Exercise material:
□ □ □ □

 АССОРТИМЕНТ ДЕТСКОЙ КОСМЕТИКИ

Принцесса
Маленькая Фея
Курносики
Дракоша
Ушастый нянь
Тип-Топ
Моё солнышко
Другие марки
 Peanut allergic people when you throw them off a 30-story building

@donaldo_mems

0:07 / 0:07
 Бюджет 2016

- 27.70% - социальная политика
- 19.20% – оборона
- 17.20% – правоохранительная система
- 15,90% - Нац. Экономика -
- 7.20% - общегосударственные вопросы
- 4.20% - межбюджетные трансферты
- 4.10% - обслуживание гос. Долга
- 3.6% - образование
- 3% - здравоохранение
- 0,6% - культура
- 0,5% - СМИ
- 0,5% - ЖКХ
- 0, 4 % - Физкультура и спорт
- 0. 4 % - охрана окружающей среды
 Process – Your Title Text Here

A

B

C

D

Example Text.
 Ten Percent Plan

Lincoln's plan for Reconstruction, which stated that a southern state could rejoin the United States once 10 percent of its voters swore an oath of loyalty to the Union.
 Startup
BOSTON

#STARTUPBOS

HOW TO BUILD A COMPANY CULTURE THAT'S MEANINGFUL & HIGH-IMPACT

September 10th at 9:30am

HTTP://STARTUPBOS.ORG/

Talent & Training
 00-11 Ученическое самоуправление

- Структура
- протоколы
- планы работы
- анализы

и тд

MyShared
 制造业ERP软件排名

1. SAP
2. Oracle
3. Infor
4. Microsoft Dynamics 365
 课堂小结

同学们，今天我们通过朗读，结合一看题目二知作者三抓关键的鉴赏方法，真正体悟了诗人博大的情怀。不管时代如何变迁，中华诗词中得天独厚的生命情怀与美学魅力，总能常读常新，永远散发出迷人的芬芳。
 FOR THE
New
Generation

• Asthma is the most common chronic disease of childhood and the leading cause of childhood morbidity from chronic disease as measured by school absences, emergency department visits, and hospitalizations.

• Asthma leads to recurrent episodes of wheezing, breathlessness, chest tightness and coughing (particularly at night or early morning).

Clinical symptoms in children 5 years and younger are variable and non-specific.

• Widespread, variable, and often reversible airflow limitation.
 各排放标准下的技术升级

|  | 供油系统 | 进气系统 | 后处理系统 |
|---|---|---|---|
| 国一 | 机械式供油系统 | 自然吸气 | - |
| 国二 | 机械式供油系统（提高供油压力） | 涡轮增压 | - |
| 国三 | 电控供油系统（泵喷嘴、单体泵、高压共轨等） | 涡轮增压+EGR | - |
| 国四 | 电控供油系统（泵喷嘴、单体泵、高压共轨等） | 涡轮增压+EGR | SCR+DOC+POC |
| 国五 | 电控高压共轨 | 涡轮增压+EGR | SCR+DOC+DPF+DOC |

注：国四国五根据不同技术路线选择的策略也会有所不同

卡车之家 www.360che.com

□ □ □ □

Task statement: All lines in the listing above with the string "高压共轨等" should be returned.

Task solution:
| 国三 | 电控供油系统（泵喷嘴、单体泵、高压共轨等） | 涡轮增压+EGR | - |
| 国四 | 电控供油系统（泵喷嘴、单体泵、高压共轨等） | 涡轮增压+EGR | SCR+DOC+POC |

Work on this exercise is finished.